__What this task involves__. Please continue the article on mutual fund voting and corporate governance, starting right after its last sentence.

As mutual funds continue to gobble up a larger portion of equities, the influence they exert over corporate governance has likewise increased.
According to research from a University of Illinois finance professor who studies operational decisions made by institutional managers, mutual funds are more likely to oppose a firm’s management when they are “locked-in” to a position that would otherwise trigger a capital gains tax for their investors.
With a capital gains tax creating a disincentive for mutual funds to sell stocks that have increased in value, the “lock-in” not only reduces the likelihood of the fund selling the stock, it also increases the likelihood of the fund voting against the firm’s management – especially if they’re less entrenched,” says research co-written by Scott Weisbenner, the James F. Towey Faculty Fellow at the College of Business.
“We found that a mutual fund’s decision to exit, or stay and support, or stay and fight a firm’s management is based on how ‘locked-in’ they are to a position,” he said. “What that means is, when aggregated across all the mutual fund shareholders in a firm, the behavior of mutual funds has real implications for vote outcomes and firm policy.”
Weisbenner says considerable attention has already been paid to corporate governance – or how shareholders influence a firm’s management to maximize the firm’s stock price.
“Work has been done showing that the capital gains tax, which affects investors in nonretirement account funds, causes mutual funds to postpone selling stocks in their portfolio that have gone up in price,” he said. “We further find that given that these funds will be holding the stock for a while anyway, they are more likely to object when management makes a contentious proposal that may not be in the best interests of the firm’s shareholders.”

__Rows__.
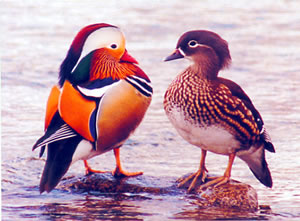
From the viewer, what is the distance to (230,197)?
5871 millimetres

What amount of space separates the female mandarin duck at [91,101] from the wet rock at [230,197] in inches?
29.2

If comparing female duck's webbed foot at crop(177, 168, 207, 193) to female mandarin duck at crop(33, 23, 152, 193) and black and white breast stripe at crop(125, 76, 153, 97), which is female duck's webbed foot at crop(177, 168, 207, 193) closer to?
female mandarin duck at crop(33, 23, 152, 193)

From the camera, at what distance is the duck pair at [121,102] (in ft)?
18.6

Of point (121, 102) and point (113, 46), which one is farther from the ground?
point (113, 46)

__The result__.
Which is an interesting result, according to Weisbenner, “because not only are mutual funds an important shareholder class, but also because it illustrates another effect a realization-based capital gains tax” – that is, paying tax on gains only after the asset is sold – “can have on mutual fund manager decisions,” he said.
Given this tax-induced illiquidity, Weisbenner and his co-authors examined whether funds with higher accrued capital gains in a stock of a company were more likely to oppose company management by using a sample of votes in which opposing management was likely to increase value for the firm.
Consistent with a tax motivation, the results indicate that the relationship between providing governance and accrued capital gains is stronger for funds with a high fraction of tax-sensitive investors.
“Since these locked-in funds are likely to continue to hold the stock for a while, they could potentially benefit from the improvement in the company,” Weisbenner said.
According to Weisbenner, mutual funds typically face such tradeoffs when deciding whether or not to oppose management.
“On the one hand, the proposal might be bad for the firm as a whole, so voting against management’s recommendation might be good for the stock they own,” he said. “On the other hand, management might be upset when a fund votes against them, and deny them business such as offering products of that fund’s company in the firm’s 401(k) plan. For a position with an unrealized capital gain, mutual funds with taxable clientele must trade off those two countervailing forces.”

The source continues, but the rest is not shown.